Atualização do acervo científico

Por outro lado, o presidente do INIAV destaca outra questão, que considera "muito relevante": "No passado havia um acervo técnico e científico relacionado com esta área agrícola e agroalimentar muito grande, por isso outro eixo a desenvolver é a recuperação essa informação técnica e científica, atualizá-la e pô-la à disposição dos agricultores angolanos".

"Um dos primeiros trabalhos que vamos fazer, aliás já está em curso, é o levantamento de tudo o que existe, e depois vamos atualizar, em vez de estarmos a fazer tudo do zero", explica.

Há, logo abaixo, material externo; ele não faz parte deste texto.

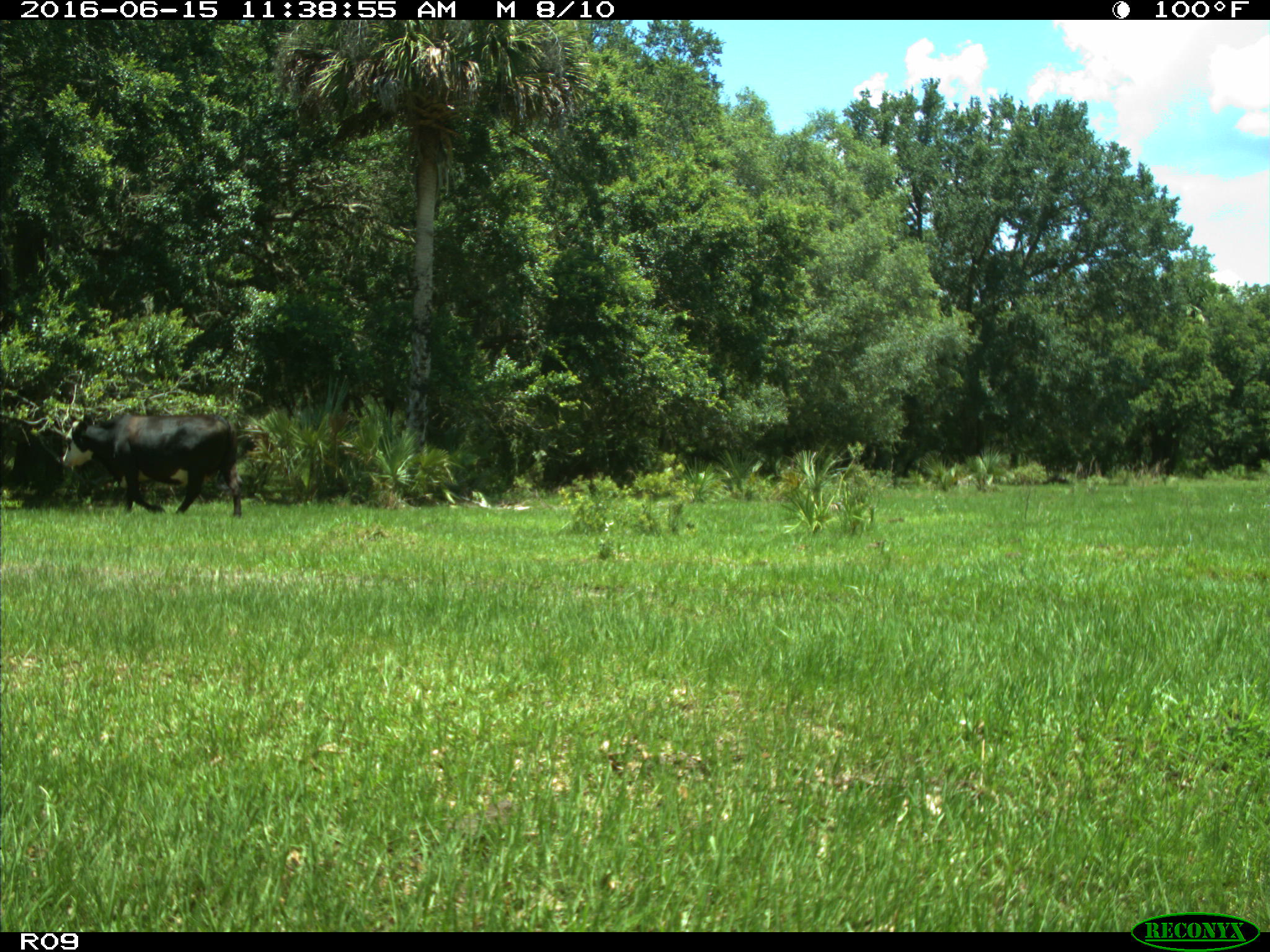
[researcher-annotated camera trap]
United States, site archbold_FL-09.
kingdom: Animalia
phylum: Chordata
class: Mammalia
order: Artiodactyla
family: Bovidae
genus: Bos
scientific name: Bos taurus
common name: domestic cow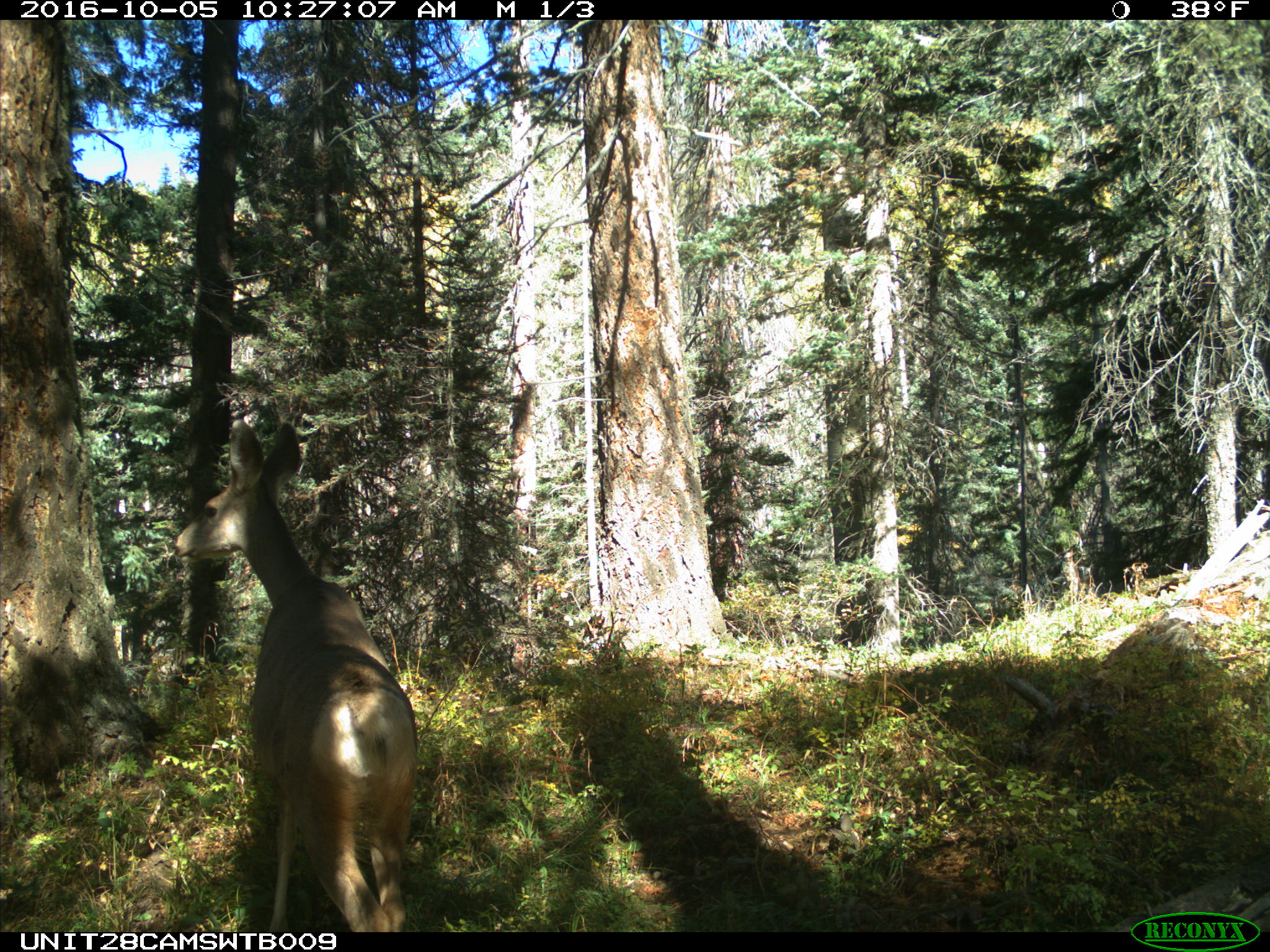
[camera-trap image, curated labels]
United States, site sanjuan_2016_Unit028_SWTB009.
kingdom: Animalia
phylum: Chordata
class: Mammalia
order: Artiodactyla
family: Cervidae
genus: Odocoileus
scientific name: Odocoileus hemionus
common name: mule deer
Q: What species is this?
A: Odocoileus hemionus (mule deer).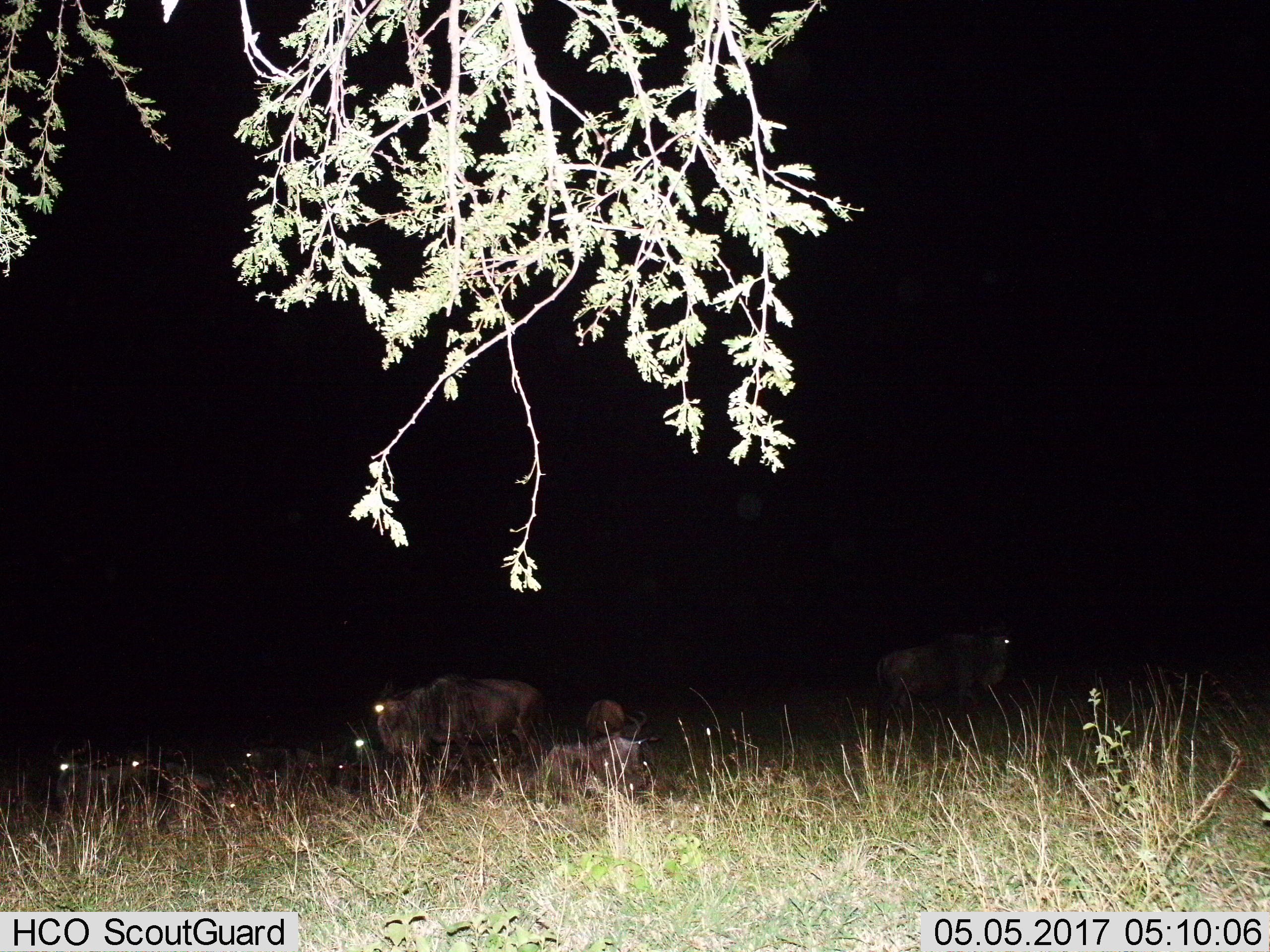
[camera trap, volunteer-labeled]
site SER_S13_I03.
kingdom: Animalia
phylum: Chordata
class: Mammalia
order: Artiodactyla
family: Bovidae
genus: Connochaetes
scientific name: Connochaetes taurinus taurinus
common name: blue wildebeest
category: wildebeestblue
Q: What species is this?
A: Wildebeestblue (blue wildebeest) (Connochaetes taurinus taurinus).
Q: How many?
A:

Exemplo concreto são as cartas dos solos do Angola, feitas há 20 ou 30 anos, o levantamento de raças, recursos genéticos, variedade de plantas e melhoramento vegetal e de florestas. "Todo um conjunto de informação que não se altera com muita facilidade mas que tem de ser atualizada não só para ter adesão à realidade mas também porque os desafios hoje em dia são diferentes decorrentes das alterações climáticas, que trazem exigências diferentes em termos técnicos e científicos, da maior incidência de doenças emergentes nos animais e nas plantas e também da muito maior pressão que existe para se produzir muitos mais alimentos uma vez que a procura de alimentos, de acordo com a FAO, até 2050, vai aumentar na ordem dos 70%", contextualiza Nuno Canada.

100 milhões de financiamento europeu

A União Europeia, reconhecendo o papel que Portugal pode desempenhar neste objetivo estratégico angolano de aposta no desenvolvimento da agricultura, nomeadamente na transferência de conhecimento e tecnologia e formação de recursos humanos, delegou em Portugal a gestão do programa para a segurança alimentar e promoção da pequena agricultura familiar.

Coordenado pelo Instituto Camões, no valor de 48 milhões de euros, o INIAV assume papel de destaque, a par de outras instituições nacionais envolvidas - Direção Geral de Saúde e a Universidade do Porto na área nutricional, o Instituto Português do Mar e da Atmosfera na área da meteorologia, e a Proteção Civil.

"É um projeto que está muito orientado para a promoção da segurança alimentar e nutricional em três províncias concretas de Angola, no Sul, Huíla, Namibe e Cunene, que têm características muito especiais e em áreas de conhecimento muito concretas", explica Nuno Canada.